It's all very well that my bank does, but it displays "National Savings and Invest..." which isn't its full name and would also be shown for any number of businesses with the same start to their name.
My mother's bank says "Lloyd's Banking Group PLC" which isn't its name, you'd have to know that it's owned by another group of banks to decode that.
Another of my accounts says "first direct (HSBC Bank plc)". It so happens I know that First Direct is owned by HSBC, but if I didn't shouldn't that further concern me?
This all ends up as extra cognitive load for humans, and it barely contributes to helping with the problem, because this information is only (can only be) displayed after all the backend stuff has finished happening, so it's too late to tell me that wasn't really my bank after I tell them my password...

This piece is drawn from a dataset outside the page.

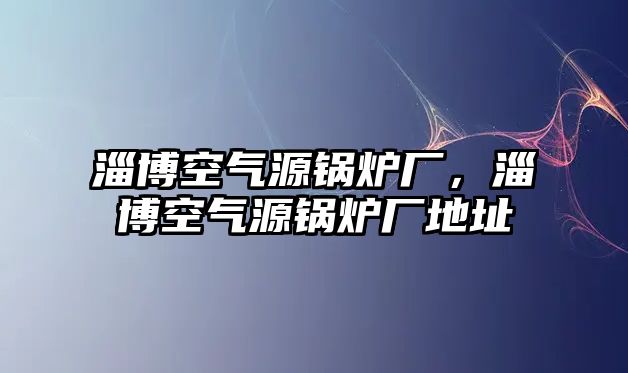 淄博空气源锅炉厂，淄博空气源锅炉厂地址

It's a seperate topic, but yes, there's definitely a need to improve how names map to human understanding. Most people know 'Coke' or 'Coca Coca' than 'The Coca Cola Company' or 'CCA Amatil' or cocacola.com.im. There's discussion (mainly led by DigiCert) now about making EV use trademarks.

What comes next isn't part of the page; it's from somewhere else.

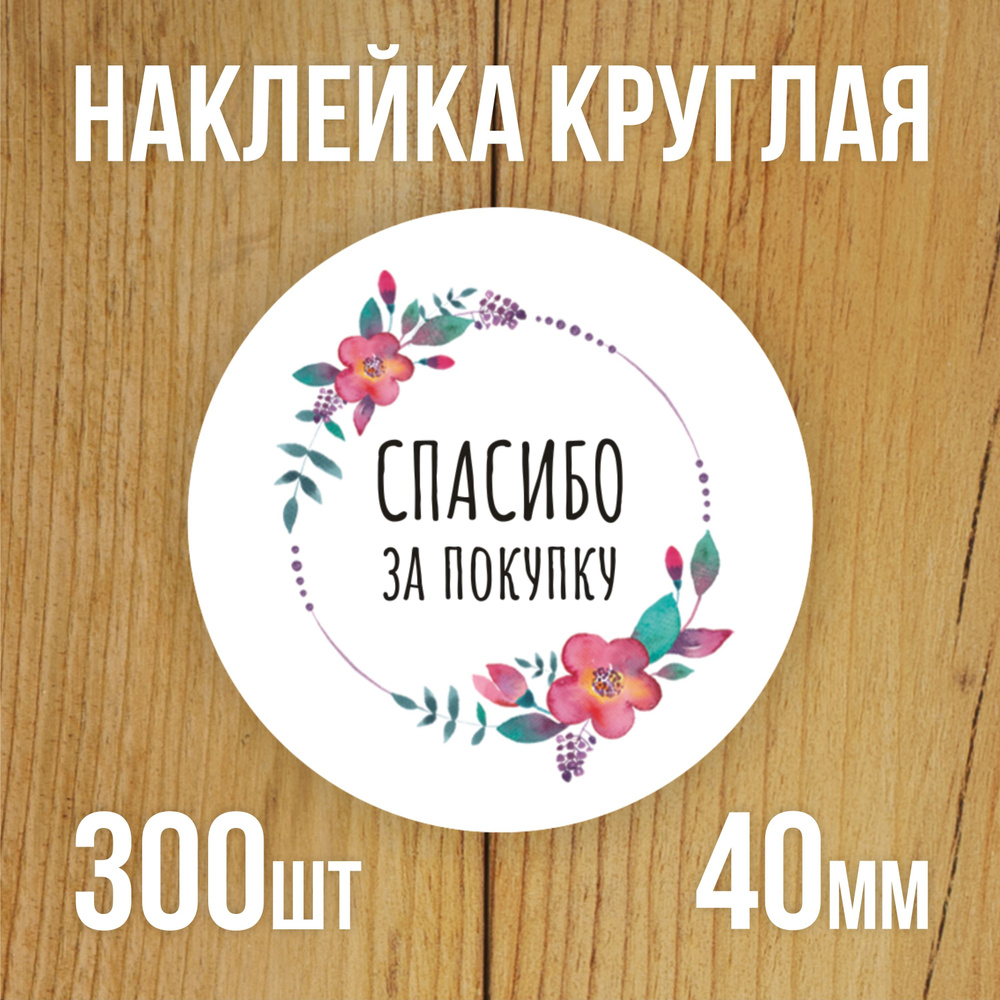 НАКЛЕЙКА КРУГЛАЯ

СПАСИБО
ЗА ПОКУПКУ

300шт 40мм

Getting access to someone's personal email account is often sufficient to gain access to everything else they use, including banks and other financial services, at least for long enough to clean out some money.
In some cases - most banks use 2FA, compromising email wouldn't be sufficient to handle that, but a phishing site can do a pass through attack and get both from the user.
But the point still stands: getting access to someone's bank account is far more direct way of getting access to their money than their gmail.
And yes your bank account is a higher value target than your gmail.